Leon on URLs
tl;dr: Leon thinks about URLs entirely too much.
So my favourite part of SEO has always been putting site structures in order.
Yes, I know. It's probably the least important part of the SEO trinity. However, unlike the infinite gluttons Sir Content and Lord Linkage, website structure is something that - in theory at least - can be done perfectly.
I like things that can be done perfectly.
So, in an effort to say something about SEO that I haven't read elsewhere a million times, I'm going to braindump for a bit regarding the way I think about website structure, and specifically the many things that the word can mean. "Website" is entirely too vague a term when one is trying to fully map and understand a client's presence on the internet.
(Note that I am not talking about something as nebulous as a "brand", or the susurruss of tweets and buzzes that is seen as an extension of any more static property these days. I'm speaking purely of the cloud of accessible URLs that the client's server makes available to the greater network.)
Ideally, I'll then be able to pick bits out of this and expand on them in a more formal manner; but no sense wasting the intermediate stages.
What can "website" mean?
LET US ASK THE CLIENT
- The content my organization is making publically available.
- The page-sized topical chunks that the content is divided up into.
- Set C1, the nice clean URLs that each of those chunks mapped to when we were laying the site out on paper three years ago.
- Set C2, which is Set C1 plus all the various sitemaps, auxilary category pages, bother-a-friend forms, braille translations and goofy Flash microsites that have accumulated since three years ago.
- Set C3, which is an XML sitemap containing most of Set 1 and half of Set 2, which no-one has updated since Bob left in February.
- Set C4, which is a list that Manager Dan uses for his reporting. It contains some of the above plus some entirely new ones, and none know its secret origins.
LET US ASK THE SERVER
- The set of HTML pages stored on my hard disk.
- Set S1, the set of URLs that will be returned by the "list all pages" feature of my CMS. (If we're lucky, Bob used this to make his XML sitemap.)
- Set S2, which is any permutation of S1 that has caused the server to return content (including random capitalisation, HTTPS, session IDs, etc - basically the log files. Let's hope Bob didn't use this.)
- Set S3, the set of all servable URLs - all permutations that would cause the server to return content with a 200 code. (This gets large. Especially if you haven't set up your 404 pages correctly).
LET US ASK THE USER-AGENT
- Set U1, any URLs I can reach from the main navigation.
- Set U2, the set of URLs I can reach via any walk through the site (i.e. the formally crawlable URLs. Yes, including those links to last year's expired offers that you forgot to take down.)
- Set U3, U2 plus any URLs that are only reachable from outside the site; offer landing pages, white-labelled interfaces, any page that uses URL parameter input to generate titles or visible content, etc.
So we have a resource; content. The web server allows that resource to be mapped onto URLs; but due to the complexity of the systems used, it's usually a messy mapping. This is the first discontinuity, allowing great opportunities for you and your client to talk past each other in reports, tracking and troubleshooting while still using the same word "website".

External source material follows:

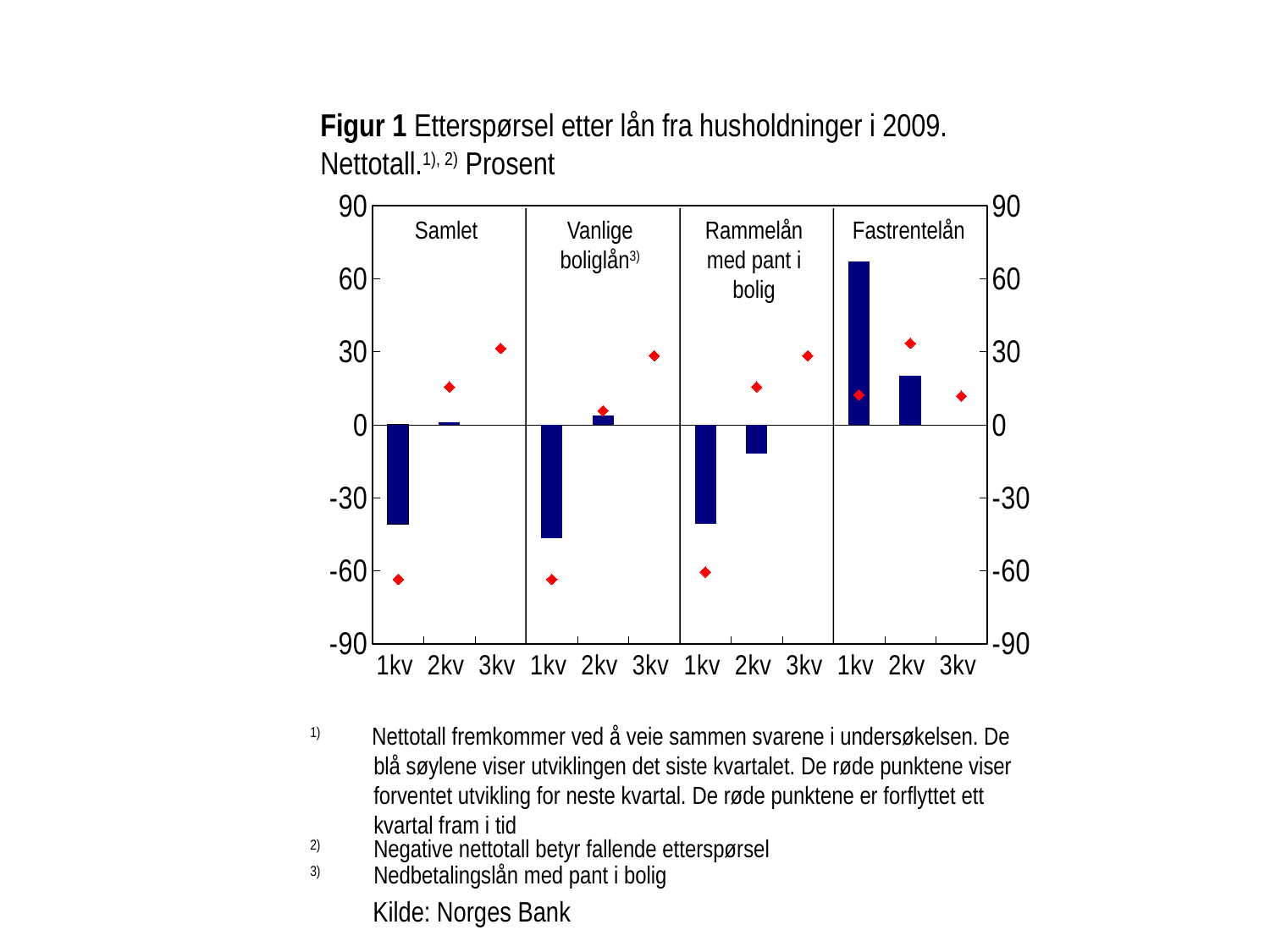
Is the value of the 1kv bar in the Samlet panel greater or less than -30? less How many loan categories (panels) does the chart show? 4 Is the value of the 1kv bar in the Vanlige boliglån panel greater or less than -30? less What colour are the bars in the chart? Blue Is the value of the 2kv bar in the Rammelån med pant i bolig panel greater or less than -30? greater Which panel has the highest 1kv bar? Fastrentelån Which panel has the lowest 1kv bar? Vanlige boliglån In the Fastrentelån panel, which bar is larger, 1kv or 2kv? 1kv What kind of chart is shown on the slide? Combination chart: bars with red point markers In the Samlet panel, do the red points rise or fall from 1kv to 3kv? rise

But we've forgotten something.
YEA, LET US EVEN ASK THE CUSTOMERS
- The set of pages found by the sum of all our searches.
...yeah. which brings us to Google. (Mentally insert "and other search engines" as often as you feel required).
The second discontinuity is between the server and Google. Google is in the position of building a model of a model; reconstructing your website based on what it can see down the little holes of your URLs, so that it can then try and get back the original sense of the content.
Therefore, it tries to use as many angles as it can to find stuff; walking the links within the site, following links from outside, removing parameters to see if it can explain its observations by postulating fewer pages - even reading Bob's XML sitemap, god help it.
However, it can only do this by working backwards from its understanding of what a neat and tidy website ought to be; which means that it has to assume - to some degree - that your URLs are a good model for the underlying site. If your URL model does something sufficiently boneheaded (such as linking to the same content under three different URLs in the same navigation menu) you're going to throw it.
When dealing with simple projects, these subtleties don't seem worth explicit attention. However, if you get involved in projects to rationalise huge dynamic sites, I would strongly advise developing conventions to talk about different kinds of "website".
On reviewing this article, I find that it badly needs diagrams. I'll see if I can get on that soon.